Neither confessing how I shot off a hasty answer to Tanel, nor specifics about IOT Smart Scan support are the central points of this blog entry. So, just what is my agenda? Primarily, I wanted to remind folks about the fundamental aspect of Exadata regarding indirection and Smart Scan (e.g., chained row, etc) and secondarily, I wanted to point out that the list of objects suitable for Smart Scan is limited for reasons other than feasibility. Time to market is important. I know that. If an object like IOT is not commonly used in the data warehousing use-case it is unnecessary work to implement support for Smart Scan. But therein lies the third hidden agenda item for this post which is to question our continual pondering over the list of objects that support Smart Scan.
Offload processing is a good thing. I wonder, is the goal to offload more and more? Some is good, certainly more must be better in a scale-out solution. Could offload support grow to the point where Exadata nears a state of “total offload processing?” Would that be a bad thing? Well, “total offload processing” is, in fact, impossible since cells do not contain discrete segments of data but instead the scattering of data I wrote about above.
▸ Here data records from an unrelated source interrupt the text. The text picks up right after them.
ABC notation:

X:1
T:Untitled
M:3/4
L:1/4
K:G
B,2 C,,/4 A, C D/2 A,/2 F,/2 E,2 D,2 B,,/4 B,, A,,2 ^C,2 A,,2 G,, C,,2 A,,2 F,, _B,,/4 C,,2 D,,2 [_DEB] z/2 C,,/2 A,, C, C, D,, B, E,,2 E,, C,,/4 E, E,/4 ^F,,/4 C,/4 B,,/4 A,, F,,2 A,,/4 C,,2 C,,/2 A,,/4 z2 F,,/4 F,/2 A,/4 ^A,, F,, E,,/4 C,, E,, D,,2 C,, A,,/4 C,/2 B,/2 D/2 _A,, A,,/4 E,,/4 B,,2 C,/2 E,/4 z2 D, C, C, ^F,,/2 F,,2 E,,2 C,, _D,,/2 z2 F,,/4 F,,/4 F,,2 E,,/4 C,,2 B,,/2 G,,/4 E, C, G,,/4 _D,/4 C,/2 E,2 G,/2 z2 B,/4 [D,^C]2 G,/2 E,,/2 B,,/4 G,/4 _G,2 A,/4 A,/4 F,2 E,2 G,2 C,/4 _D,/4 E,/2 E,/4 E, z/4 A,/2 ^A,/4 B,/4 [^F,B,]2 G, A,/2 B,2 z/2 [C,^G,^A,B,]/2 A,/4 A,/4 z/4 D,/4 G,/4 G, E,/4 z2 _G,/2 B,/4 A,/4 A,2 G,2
However, more can be offloaded. The question is just how far does that go and what does it mean in architectural terms? Humor me for another moment in this “total offload processing” train of thought.
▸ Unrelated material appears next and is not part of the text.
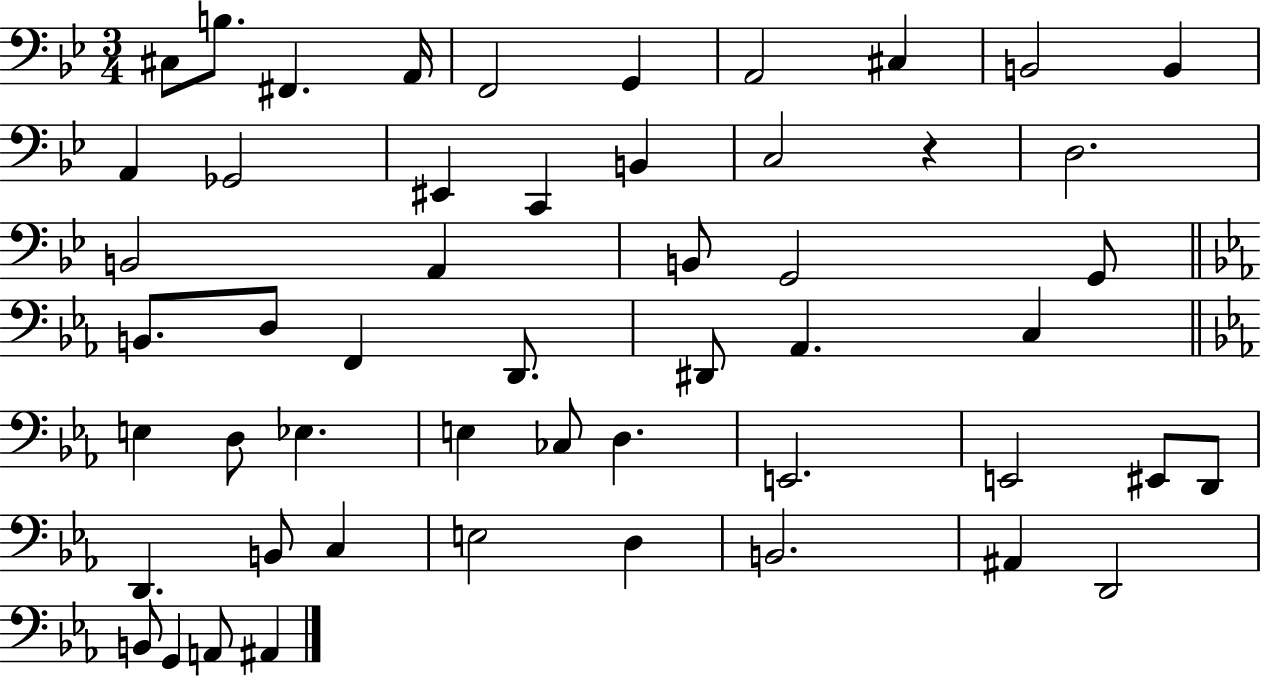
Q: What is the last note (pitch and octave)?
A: A#2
If, over time, “everything”—or even nearly “everything”—is offloaded to the Exadata Storage Servers there may be two problems. First, offloading more and more to the cells means the query-processing responsibility in the database grid is systematically reduced. What does that do to the architecture? Second, if the goal is to pursue offloading more and more, the eventual outcome gets dangerously close to “total offload processing.” But, is that really dangerous?
So let me ask: In this hypothetical state of “total offload processing” to Exadata Storage Servers (that do not share data by the way), isn’t the result a shared-nothing MPP? Some time back I asked myself that very question and the answer I came up with put in motion a series of events leading to a significant change in my professional career. I’ll blog about that as soon as I can.